數據存在？-‘布隆過濾器’

布隆過濾器是一種能夠在大量數據中判斷數據是否存在的算法。它實際上是一個很長的二進制向量和一系列隨機映射函數。布隆過濾器可以用於檢索一個元素是否在一個集合中。它的優點是空間效率和查詢時間都遠遠超過一般的算法，缺點是有一定的誤識別率和刪除困難。在介紹‘布隆過濾器’之前，先介紹一下‘位圖’的思想：

這裏有這樣一個問題：給40億個沒有排序、不重複的無符號整數，如何快速的判斷一個數據是否在這40億個數據之中？

--對於40億個數據，如果我們將這40億個數據都放入內存中，我們需要多大的存儲空間呢？假設每個數據都是char類型的，這樣消耗多少的空間？如果是int類型呢？或者是更多的數據呢？不難知道對於大量的數據，如果採用將數據放入內存中，這種方式是很不理智的。這裏介紹一種方法—‘位圖’。

位圖：主要算法思想就是充分的利用bit位，假設數據都是int類型，每個int類型都佔32個bit位。將一個int類型數據的32個bit用來表示32個數據是否存在， 0表示不存在，1表示存在（能夠極大地縮小空間）。先計算出數據在哪一個int類型的空間中，然後計算在這個int類型的第幾個bit位上，然後將此位置更改爲1，表明這個位置上存在數據。

下面是‘位圖’的實現：

class BitMap
{
public:
     BitMap(size_t size = 0)     //構造
      :_size(0)

------------------------------------

→ **任務說明**: 緊接最後一行，續寫這篇講布隆過濾器的文章。 以下記錄出自另一來源，與上文無關。

------------------------------------

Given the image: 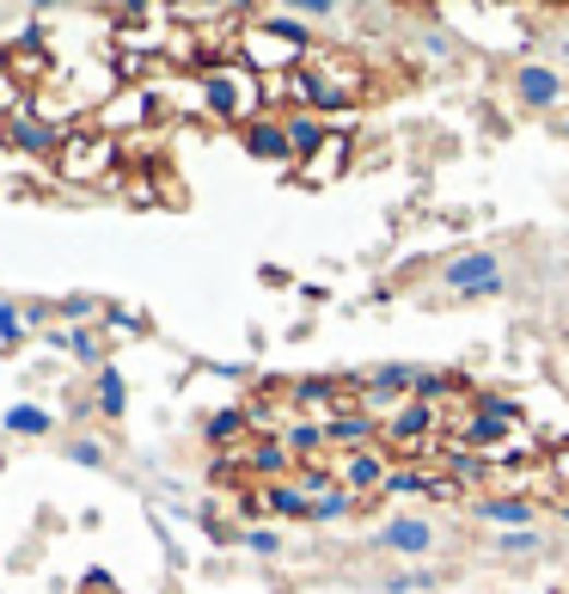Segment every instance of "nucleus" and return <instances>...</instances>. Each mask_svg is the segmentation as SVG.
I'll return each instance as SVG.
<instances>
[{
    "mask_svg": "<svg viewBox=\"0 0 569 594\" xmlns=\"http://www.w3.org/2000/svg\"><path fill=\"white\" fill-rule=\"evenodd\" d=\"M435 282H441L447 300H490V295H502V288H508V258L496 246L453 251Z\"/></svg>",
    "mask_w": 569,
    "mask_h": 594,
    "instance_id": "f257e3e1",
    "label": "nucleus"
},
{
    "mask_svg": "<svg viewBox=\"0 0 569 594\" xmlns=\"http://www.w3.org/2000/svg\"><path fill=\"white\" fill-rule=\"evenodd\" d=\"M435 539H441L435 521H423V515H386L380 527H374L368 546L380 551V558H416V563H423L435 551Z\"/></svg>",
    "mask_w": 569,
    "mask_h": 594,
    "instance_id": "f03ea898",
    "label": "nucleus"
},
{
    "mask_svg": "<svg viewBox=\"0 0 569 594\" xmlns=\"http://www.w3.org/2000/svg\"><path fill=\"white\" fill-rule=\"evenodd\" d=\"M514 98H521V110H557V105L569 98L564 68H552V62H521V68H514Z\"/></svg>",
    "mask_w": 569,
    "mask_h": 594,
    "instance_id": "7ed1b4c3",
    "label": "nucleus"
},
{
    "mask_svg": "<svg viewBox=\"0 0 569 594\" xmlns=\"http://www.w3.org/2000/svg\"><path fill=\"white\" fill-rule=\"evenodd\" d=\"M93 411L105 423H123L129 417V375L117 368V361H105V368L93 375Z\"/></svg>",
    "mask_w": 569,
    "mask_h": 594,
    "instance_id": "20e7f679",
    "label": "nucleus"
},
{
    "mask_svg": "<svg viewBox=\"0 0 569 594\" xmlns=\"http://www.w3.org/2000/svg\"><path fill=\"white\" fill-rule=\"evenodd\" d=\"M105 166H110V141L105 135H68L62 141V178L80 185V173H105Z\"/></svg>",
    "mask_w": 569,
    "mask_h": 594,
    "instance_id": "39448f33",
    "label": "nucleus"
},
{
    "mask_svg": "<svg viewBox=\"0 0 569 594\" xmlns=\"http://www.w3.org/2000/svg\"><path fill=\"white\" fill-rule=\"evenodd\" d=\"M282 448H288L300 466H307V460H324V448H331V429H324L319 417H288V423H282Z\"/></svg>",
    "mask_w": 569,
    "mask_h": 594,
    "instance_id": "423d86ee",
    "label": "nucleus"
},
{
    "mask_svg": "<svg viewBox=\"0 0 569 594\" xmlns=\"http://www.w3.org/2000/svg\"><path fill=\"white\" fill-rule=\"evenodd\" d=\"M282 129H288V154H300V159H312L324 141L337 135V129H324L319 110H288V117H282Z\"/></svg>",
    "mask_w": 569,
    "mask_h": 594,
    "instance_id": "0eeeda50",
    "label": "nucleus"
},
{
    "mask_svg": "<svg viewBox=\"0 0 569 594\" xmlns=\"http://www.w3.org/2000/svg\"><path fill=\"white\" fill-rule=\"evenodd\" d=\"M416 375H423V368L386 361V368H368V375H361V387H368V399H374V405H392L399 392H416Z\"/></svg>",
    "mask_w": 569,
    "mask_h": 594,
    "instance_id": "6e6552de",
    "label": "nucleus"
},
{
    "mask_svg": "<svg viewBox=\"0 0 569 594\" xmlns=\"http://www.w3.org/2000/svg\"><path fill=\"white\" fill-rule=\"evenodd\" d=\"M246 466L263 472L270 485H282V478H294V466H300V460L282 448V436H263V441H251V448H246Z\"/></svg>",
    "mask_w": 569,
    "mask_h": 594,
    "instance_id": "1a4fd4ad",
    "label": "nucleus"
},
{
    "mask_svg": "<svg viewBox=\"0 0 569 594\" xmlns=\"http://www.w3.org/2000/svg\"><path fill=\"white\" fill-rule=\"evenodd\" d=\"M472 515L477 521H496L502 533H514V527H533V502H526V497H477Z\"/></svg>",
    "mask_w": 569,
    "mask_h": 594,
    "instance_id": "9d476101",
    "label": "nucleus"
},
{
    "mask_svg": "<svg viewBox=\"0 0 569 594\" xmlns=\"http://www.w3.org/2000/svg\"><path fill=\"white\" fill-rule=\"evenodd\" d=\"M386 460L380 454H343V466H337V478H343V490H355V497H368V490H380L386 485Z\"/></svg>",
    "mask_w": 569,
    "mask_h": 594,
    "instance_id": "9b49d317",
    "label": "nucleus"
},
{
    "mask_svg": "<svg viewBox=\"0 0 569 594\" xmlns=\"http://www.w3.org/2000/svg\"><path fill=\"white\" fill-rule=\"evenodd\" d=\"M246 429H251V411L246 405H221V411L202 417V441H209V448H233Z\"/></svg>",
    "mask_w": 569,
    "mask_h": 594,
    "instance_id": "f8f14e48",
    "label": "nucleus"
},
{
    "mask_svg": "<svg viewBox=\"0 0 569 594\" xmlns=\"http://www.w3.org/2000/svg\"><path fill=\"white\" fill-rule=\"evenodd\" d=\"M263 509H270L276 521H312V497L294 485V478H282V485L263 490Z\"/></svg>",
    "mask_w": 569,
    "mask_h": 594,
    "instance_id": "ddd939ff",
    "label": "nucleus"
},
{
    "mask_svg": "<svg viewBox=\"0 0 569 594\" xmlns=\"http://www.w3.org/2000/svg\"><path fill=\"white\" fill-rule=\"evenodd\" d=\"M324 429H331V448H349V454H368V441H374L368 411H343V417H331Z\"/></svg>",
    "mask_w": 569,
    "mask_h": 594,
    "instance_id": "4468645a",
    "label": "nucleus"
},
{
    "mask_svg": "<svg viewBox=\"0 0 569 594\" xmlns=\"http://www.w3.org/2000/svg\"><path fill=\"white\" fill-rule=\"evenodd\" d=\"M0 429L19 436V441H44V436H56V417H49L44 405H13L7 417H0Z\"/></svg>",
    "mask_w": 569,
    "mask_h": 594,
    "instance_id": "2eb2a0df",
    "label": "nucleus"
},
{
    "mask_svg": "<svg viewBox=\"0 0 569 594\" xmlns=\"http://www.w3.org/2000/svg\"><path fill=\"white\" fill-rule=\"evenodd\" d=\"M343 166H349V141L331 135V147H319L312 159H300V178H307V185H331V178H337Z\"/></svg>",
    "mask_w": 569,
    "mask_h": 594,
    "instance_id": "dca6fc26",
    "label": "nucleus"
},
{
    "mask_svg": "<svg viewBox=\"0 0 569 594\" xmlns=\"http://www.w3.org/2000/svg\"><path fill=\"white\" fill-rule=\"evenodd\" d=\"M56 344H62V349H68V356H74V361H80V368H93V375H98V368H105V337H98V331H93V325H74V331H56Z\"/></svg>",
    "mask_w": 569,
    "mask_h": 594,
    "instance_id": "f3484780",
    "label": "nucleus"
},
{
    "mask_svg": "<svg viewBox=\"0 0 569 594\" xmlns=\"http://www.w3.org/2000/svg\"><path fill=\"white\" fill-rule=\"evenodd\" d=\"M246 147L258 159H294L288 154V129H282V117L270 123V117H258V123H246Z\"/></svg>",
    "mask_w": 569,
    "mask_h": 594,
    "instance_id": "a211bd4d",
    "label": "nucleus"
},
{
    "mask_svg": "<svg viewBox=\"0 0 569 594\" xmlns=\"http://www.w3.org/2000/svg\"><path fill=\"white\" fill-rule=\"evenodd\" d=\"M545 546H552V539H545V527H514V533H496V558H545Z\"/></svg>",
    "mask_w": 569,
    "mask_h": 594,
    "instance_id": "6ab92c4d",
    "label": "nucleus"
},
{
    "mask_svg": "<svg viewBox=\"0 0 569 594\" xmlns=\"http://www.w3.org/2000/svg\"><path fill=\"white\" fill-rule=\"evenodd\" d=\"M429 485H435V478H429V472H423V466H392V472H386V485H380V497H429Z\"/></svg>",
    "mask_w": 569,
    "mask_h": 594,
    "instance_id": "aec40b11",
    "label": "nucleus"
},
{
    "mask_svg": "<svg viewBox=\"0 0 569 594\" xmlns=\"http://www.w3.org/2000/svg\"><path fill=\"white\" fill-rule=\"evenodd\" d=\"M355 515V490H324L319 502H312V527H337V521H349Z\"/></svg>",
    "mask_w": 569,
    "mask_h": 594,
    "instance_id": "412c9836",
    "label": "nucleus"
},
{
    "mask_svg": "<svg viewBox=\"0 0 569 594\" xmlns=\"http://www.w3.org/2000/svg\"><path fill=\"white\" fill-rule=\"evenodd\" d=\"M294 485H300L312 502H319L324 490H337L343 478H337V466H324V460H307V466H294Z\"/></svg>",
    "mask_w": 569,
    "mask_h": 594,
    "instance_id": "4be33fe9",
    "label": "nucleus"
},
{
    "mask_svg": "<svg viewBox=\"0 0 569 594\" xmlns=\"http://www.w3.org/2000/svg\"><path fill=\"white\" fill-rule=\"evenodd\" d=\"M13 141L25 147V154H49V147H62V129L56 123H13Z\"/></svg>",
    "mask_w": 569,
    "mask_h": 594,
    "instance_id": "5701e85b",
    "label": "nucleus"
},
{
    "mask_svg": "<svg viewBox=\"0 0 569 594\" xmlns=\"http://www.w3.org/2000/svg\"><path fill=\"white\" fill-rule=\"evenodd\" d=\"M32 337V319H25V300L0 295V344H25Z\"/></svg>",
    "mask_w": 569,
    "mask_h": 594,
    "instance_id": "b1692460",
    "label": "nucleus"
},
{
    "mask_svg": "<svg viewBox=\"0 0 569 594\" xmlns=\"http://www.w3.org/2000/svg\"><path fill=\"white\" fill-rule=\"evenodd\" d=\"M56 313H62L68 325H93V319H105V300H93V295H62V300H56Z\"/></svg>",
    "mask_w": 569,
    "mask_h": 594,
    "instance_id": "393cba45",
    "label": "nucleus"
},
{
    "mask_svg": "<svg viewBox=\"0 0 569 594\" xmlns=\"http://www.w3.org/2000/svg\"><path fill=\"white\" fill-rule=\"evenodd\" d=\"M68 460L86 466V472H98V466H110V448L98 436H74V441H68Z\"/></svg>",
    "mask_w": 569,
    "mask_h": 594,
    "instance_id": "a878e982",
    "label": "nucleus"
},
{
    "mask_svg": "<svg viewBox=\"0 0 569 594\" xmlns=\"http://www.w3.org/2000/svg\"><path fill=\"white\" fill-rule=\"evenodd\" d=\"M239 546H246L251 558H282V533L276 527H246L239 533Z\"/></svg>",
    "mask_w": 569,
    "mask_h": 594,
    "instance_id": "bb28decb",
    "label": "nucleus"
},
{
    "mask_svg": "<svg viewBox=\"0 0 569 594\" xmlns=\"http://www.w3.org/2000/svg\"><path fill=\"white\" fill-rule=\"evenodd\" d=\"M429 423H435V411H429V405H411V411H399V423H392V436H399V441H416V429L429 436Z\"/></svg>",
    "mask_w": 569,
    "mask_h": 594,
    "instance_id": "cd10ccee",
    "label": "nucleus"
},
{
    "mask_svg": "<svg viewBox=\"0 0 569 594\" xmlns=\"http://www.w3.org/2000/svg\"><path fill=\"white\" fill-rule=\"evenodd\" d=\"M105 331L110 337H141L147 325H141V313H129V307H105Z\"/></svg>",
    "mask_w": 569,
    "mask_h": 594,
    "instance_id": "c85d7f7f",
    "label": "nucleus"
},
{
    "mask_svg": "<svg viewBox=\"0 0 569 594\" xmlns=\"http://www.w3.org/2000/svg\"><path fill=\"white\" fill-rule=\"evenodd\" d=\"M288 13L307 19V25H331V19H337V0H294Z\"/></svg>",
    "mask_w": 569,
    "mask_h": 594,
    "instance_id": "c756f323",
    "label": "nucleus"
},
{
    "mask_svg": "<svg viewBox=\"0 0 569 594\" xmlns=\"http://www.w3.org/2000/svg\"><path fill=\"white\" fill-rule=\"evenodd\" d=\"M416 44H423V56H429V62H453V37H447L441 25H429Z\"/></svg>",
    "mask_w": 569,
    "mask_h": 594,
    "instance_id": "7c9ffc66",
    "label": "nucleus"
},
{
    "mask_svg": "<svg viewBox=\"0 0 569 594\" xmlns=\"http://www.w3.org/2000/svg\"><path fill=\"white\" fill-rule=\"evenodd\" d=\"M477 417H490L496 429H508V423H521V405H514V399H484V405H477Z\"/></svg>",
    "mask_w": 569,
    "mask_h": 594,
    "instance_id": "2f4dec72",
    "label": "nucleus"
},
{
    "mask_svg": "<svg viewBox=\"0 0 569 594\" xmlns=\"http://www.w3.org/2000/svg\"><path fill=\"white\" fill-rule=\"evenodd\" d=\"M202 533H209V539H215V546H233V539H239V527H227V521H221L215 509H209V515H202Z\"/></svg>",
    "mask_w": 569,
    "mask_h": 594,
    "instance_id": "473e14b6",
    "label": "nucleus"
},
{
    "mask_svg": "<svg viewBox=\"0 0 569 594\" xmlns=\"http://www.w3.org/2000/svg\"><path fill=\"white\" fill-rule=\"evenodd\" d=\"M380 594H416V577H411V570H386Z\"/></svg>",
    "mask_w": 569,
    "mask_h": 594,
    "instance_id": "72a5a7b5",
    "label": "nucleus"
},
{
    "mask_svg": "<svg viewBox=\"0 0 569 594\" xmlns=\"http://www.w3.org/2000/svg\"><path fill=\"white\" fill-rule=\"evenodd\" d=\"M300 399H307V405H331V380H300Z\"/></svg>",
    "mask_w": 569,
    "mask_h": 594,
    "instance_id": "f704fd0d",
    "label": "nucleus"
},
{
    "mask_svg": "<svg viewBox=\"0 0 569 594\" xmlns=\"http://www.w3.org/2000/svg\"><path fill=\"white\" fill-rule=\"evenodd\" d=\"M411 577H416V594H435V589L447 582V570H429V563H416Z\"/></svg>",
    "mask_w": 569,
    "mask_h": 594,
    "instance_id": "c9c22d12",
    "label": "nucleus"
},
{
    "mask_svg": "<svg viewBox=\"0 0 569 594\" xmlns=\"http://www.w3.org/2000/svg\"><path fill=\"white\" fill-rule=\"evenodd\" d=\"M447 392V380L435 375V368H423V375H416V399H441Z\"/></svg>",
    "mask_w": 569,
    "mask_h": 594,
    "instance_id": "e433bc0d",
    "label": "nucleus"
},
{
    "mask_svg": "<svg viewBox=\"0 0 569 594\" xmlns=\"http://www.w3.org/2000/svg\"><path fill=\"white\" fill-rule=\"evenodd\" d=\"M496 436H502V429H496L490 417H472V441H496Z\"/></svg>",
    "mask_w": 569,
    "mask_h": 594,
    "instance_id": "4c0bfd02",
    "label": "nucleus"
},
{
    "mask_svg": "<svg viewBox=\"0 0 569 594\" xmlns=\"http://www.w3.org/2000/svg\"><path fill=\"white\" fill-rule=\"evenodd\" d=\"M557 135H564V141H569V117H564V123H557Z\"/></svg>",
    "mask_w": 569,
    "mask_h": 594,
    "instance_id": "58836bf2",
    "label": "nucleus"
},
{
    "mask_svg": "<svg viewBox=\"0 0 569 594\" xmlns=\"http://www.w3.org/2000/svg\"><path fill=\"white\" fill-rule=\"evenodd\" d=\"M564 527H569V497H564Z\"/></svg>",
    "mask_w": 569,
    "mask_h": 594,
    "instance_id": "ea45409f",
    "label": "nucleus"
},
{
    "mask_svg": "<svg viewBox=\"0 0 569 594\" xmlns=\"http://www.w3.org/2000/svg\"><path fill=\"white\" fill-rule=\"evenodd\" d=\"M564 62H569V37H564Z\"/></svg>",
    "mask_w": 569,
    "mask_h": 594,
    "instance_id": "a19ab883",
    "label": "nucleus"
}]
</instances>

------------------------------------

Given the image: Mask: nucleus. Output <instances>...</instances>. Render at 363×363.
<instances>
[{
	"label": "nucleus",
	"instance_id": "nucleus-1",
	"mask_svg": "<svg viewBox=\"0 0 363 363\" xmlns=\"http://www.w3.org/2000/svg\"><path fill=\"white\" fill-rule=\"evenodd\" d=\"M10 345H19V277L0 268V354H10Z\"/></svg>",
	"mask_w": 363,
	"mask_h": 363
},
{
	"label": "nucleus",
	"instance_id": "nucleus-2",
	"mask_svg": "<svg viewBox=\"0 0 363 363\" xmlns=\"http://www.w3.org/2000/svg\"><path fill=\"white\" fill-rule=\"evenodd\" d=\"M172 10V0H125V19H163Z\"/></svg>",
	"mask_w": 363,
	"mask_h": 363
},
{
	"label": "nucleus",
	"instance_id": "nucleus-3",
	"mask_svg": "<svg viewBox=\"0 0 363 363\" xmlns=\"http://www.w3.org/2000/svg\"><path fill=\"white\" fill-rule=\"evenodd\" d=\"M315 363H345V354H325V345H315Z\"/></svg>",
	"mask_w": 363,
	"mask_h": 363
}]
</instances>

------------------------------------

→ **練習結果**:
     {
          _a.resize((size >> 5) + 1);       //resize開闢空間（int類型的個數），並進行初始化
     }
     
     void set(size_t x)    //插入數據
     {
          size_t index = x >> 5;     //index表示的是數據存在哪一個int類型的位置上
          size_t num = x % 32;     //num表示數據存在32bit的具體位置
          if (!(_a[index] & (1 << num))) //1<<num表示數據x的位置下標，&結果爲0，表示此位置上沒有數據
          {
               ++_size;
               _a[index] |= (1 << num);    //利用按位或關係將位置更改爲1，表示此位置上現在存在數據
          }
     }
     
     void Reset(size_t x)      //刪除數據
     {
          size_t index = x >> 5;
          size_t num = index % 32;
          _a[index] &= (~(1 << num));
          --_size;
     }
     
     bool Test(size_t x)   //判斷數據是否在40億數據中
     {
          size_t index = x >> 5;
          size_t num = x % 32;
          if (_a[index] & (1 << num))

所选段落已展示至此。